***** Record set

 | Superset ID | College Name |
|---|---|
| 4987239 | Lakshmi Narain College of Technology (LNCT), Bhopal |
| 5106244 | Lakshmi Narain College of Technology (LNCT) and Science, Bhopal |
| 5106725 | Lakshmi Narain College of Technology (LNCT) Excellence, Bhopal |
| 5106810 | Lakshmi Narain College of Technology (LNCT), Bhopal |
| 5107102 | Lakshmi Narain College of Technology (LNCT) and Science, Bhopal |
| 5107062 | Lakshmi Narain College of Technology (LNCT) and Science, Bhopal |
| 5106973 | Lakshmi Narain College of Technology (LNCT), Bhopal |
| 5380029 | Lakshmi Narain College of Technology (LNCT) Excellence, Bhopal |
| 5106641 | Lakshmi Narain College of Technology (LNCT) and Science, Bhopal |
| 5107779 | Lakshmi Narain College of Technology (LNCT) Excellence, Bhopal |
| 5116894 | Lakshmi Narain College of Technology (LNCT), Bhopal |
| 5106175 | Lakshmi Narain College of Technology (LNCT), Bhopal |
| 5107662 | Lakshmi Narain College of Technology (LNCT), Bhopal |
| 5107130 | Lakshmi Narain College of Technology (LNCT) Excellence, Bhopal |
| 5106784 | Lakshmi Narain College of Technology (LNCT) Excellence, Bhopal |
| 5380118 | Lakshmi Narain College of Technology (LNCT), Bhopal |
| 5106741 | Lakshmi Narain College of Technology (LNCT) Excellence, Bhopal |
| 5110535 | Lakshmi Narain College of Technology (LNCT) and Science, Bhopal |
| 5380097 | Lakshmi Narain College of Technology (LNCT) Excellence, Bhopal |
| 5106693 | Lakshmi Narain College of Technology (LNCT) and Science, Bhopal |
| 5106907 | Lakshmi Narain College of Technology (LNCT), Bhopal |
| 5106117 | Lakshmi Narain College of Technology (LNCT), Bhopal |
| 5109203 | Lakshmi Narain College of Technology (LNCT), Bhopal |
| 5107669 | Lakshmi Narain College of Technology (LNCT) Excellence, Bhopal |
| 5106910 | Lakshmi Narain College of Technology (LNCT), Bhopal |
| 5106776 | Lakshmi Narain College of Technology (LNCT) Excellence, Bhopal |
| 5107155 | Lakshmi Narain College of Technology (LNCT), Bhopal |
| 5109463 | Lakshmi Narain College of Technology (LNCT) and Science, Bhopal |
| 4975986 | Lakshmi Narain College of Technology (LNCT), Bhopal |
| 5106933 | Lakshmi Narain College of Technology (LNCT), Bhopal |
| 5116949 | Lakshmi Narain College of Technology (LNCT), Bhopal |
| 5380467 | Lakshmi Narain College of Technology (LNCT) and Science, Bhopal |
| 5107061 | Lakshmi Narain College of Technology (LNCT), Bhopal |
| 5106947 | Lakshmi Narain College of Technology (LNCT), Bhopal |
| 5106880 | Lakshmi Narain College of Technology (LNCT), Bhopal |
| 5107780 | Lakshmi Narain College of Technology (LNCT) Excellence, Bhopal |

**********

[Your assignment]:
This calls for all of the entries above, repeated exactly.

[Result for this task]:
 | Superset ID | College Name |
|---|---|
| 4987239 | Lakshmi Narain College of Technology (LNCT), Bhopal |
| 5106244 | Lakshmi Narain College of Technology (LNCT) and Science, Bhopal |
| 5106725 | Lakshmi Narain College of Technology (LNCT) Excellence, Bhopal |
| 5106810 | Lakshmi Narain College of Technology (LNCT), Bhopal |
| 5107102 | Lakshmi Narain College of Technology (LNCT) and Science, Bhopal |
| 5107062 | Lakshmi Narain College of Technology (LNCT) and Science, Bhopal |
| 5106973 | Lakshmi Narain College of Technology (LNCT), Bhopal |
| 5380029 | Lakshmi Narain College of Technology (LNCT) Excellence, Bhopal |
| 5106641 | Lakshmi Narain College of Technology (LNCT) and Science, Bhopal |
| 5107779 | Lakshmi Narain College of Technology (LNCT) Excellence, Bhopal |
| 5116894 | Lakshmi Narain College of Technology (LNCT), Bhopal |
| 5106175 | Lakshmi Narain College of Technology (LNCT), Bhopal |
| 5107662 | Lakshmi Narain College of Technology (LNCT), Bhopal |
| 5107130 | Lakshmi Narain College of Technology (LNCT) Excellence, Bhopal |
| 5106784 | Lakshmi Narain College of Technology (LNCT) Excellence, Bhopal |
| 5380118 | Lakshmi Narain College of Technology (LNCT), Bhopal |
| 5106741 | Lakshmi Narain College of Technology (LNCT) Excellence, Bhopal |
| 5110535 | Lakshmi Narain College of Technology (LNCT) and Science, Bhopal |
| 5380097 | Lakshmi Narain College of Technology (LNCT) Excellence, Bhopal |
| 5106693 | Lakshmi Narain College of Technology (LNCT) and Science, Bhopal |
| 5106907 | Lakshmi Narain College of Technology (LNCT), Bhopal |
| 5106117 | Lakshmi Narain College of Technology (LNCT), Bhopal |
| 5109203 | Lakshmi Narain College of Technology (LNCT), Bhopal |
| 5107669 | Lakshmi Narain College of Technology (LNCT) Excellence, Bhopal |
| 5106910 | Lakshmi Narain College of Technology (LNCT), Bhopal |
| 5106776 | Lakshmi Narain College of Technology (LNCT) Excellence, Bhopal |
| 5107155 | Lakshmi Narain College of Technology (LNCT), Bhopal |
| 5109463 | Lakshmi Narain College of Technology (LNCT) and Science, Bhopal |
| 4975986 | Lakshmi Narain College of Technology (LNCT), Bhopal |
| 5106933 | Lakshmi Narain College of Technology (LNCT), Bhopal |
| 5116949 | Lakshmi Narain College of Technology (LNCT), Bhopal |
| 5380467 | Lakshmi Narain College of Technology (LNCT) and Science, Bhopal |
| 5107061 | Lakshmi Narain College of Technology (LNCT), Bhopal |
| 5106947 | Lakshmi Narain College of Technology (LNCT), Bhopal |
| 5106880 | Lakshmi Narain College of Technology (LNCT), Bhopal |
| 5107780 | Lakshmi Narain College of Technology (LNCT) Excellence, Bhopal |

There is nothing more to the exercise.